Rust wrapper for libxml2
https://crates.io/crates/libxml
MIT License
76 stars 38 forks source link

Allow for higher Rc count mutability treshold #38

Closed dginev closed 6 years ago

dginev commented 6 years ago

As it so happens, one of my private projects using the grate hit an error with an Rc strong count of 5 (five)! Which was shocking.

One of the techniques I use there is legitimate - I am similarly bookkeeping nodes as a "current insertion point" during a document construction traversal that keeps absorbing content and moving up-and-down the tree as appropriate.

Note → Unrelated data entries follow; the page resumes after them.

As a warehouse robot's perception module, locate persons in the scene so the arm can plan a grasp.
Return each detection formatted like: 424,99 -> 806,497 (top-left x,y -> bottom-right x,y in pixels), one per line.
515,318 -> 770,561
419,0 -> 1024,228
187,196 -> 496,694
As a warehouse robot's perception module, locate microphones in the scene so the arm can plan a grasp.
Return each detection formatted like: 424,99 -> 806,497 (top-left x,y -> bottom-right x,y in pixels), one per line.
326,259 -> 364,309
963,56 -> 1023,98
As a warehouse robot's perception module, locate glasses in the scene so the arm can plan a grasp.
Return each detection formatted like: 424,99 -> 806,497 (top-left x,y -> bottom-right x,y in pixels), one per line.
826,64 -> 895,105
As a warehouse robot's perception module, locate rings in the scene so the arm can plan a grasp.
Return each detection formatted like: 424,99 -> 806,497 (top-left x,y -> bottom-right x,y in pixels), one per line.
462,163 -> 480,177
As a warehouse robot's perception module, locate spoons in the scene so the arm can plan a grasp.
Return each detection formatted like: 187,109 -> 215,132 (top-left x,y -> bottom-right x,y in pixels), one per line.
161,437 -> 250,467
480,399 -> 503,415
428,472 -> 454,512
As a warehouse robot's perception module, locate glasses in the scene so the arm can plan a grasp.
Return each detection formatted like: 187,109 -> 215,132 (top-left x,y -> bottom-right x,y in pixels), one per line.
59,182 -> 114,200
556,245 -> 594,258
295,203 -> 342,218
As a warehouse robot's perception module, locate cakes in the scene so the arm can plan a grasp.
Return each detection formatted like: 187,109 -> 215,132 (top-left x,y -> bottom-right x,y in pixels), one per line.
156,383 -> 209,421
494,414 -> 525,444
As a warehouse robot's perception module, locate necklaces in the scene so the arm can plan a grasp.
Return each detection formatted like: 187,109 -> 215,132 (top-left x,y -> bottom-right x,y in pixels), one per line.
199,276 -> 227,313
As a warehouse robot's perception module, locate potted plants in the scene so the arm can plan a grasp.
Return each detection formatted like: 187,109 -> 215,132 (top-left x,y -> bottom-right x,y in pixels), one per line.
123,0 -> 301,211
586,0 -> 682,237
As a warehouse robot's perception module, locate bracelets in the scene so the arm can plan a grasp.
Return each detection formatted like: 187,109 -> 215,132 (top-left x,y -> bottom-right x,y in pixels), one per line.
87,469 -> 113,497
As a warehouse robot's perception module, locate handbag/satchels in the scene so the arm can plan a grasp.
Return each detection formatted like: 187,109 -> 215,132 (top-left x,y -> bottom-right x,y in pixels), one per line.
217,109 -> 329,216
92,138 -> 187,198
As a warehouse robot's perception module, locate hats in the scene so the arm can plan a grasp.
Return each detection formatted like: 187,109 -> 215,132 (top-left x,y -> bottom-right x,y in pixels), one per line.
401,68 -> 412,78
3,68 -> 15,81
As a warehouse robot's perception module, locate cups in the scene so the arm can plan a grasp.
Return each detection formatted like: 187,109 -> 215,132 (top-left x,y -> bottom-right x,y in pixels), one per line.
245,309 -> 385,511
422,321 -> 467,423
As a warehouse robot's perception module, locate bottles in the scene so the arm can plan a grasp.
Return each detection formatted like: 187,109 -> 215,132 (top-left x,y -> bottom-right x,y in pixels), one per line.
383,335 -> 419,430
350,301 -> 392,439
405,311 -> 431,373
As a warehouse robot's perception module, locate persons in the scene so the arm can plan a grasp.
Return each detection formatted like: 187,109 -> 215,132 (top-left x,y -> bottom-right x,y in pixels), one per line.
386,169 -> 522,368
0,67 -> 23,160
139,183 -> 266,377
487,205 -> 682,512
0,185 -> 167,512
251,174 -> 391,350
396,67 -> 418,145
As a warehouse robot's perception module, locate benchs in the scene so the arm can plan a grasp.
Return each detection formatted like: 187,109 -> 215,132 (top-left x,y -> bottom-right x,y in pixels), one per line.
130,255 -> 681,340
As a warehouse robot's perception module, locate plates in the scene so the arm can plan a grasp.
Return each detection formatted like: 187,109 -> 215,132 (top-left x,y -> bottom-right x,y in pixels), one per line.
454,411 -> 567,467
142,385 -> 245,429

So I would expect an Rc strong count of at least 3 to be acceptable. And possibly even 5 with the specific function in question. The code is pretty directly ported from Perl's use of Nodes in XML::LibXML, and naturally Perl allows the mutability conflicts without any concern. I could try to completely rework that bit of code, and that may be a good idea for new projects, but for now I would prefer to have the simple option of raising the threshold.

Time for a quick 0.2.1 ?

dginev commented 6 years ago

Won't release a 0.2.1 yet, since it's unclear this upgrade is urgent to anyone else.

Also, the level of Rc tolerance I needed was a strong count of 80 !! Which indicates I am leaking Rc clones left and right in that third-party crate. So I will be reworking the Node-related code in it soon, probably best to do in any case since those are a lot of wasted references.

dginev commented 6 years ago

Fascinating, there was indeed a buggy leak of Rc's in my code, that I still don't fully understand, but have at least localized to this snippet of code:

      let mut results = Vec::new();
      let newly_created: Vec<Node> = self.constructed_nodes.drain(0..).collect(); 
      for node in &newly_created {
        self.record_constructed_node(Some(&node));
      }
      results.extend(newly_created);

where the call to self.record_constructed_node performs a node.clone() internally, and the constructed_nodes vector contains those nodes.

The interesting bit is that even if I don't return the results vector and it gets dropped at the end of the function call, the 80+ Rc counts still leak out. So I am wondering if this type of setup doesn't produce a circular reference of some kind, which is known to make it impossible to deallocate the Rc.

All in all, the 0.2.0 upgrade found a real leaky bug in my code, so definitely happy about things!!